▶ [WORK INSTRUCTIONS] Scan the listing below for the word "Board", then copy each line that has it.

▶ [SUPPLIED ENTRIES]

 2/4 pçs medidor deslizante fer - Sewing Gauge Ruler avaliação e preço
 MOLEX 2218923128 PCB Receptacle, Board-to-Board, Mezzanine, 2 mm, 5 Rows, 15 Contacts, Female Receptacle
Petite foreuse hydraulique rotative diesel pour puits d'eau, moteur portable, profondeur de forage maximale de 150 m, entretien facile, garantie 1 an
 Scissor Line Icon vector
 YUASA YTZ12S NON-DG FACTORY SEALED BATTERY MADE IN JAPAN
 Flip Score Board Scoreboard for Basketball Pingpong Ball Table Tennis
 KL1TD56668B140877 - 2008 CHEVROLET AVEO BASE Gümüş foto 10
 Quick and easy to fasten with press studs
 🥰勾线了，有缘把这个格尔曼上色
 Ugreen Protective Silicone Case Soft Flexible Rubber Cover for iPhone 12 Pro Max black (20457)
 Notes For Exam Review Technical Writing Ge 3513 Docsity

* * *

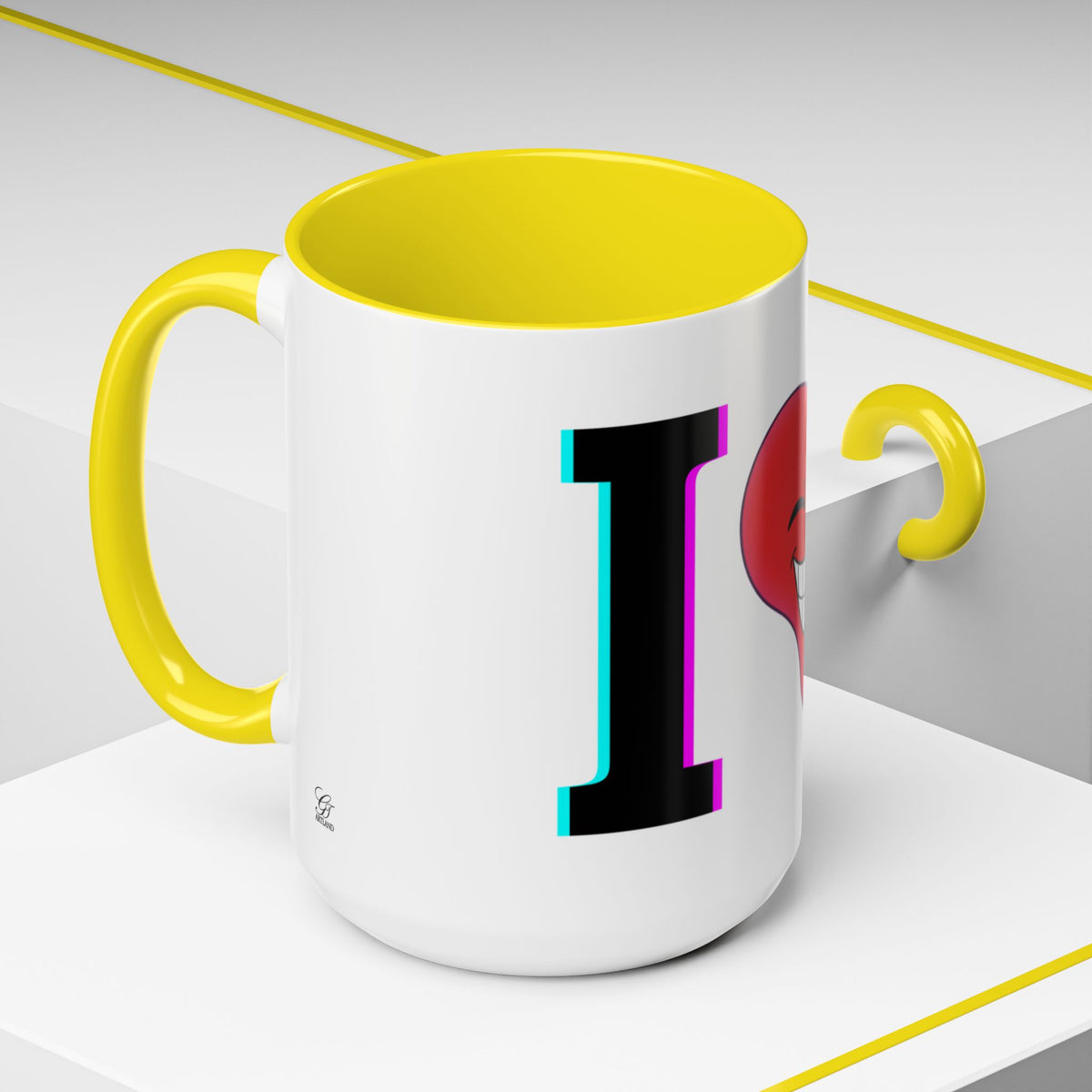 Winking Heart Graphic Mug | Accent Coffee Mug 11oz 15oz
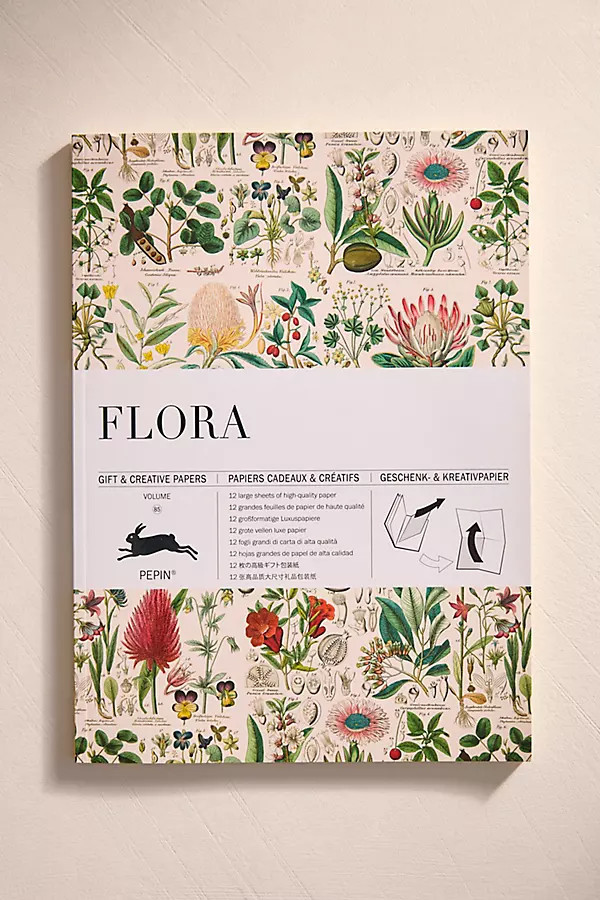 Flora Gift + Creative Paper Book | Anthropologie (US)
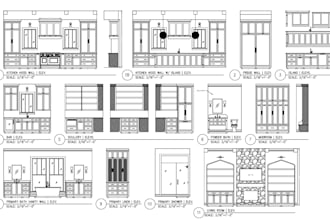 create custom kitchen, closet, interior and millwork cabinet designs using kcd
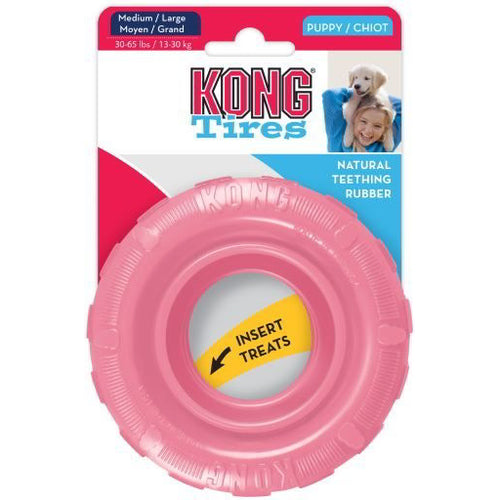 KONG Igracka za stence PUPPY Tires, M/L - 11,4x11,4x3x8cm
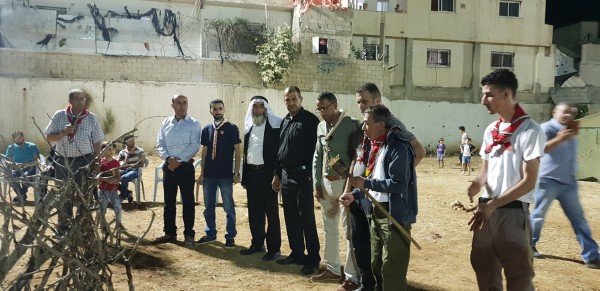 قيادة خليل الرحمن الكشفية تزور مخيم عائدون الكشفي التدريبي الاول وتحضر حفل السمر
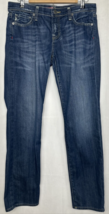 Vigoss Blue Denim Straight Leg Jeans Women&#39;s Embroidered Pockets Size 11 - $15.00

▶ [EXERCISE RESULT]
 MOLEX 2218923128 PCB Receptacle, Board-to-Board, Mezzanine, 2 mm, 5 Rows, 15 Contacts, Female Receptacle
 Flip Score Board Scoreboard for Basketball Pingpong Ball Table Tennis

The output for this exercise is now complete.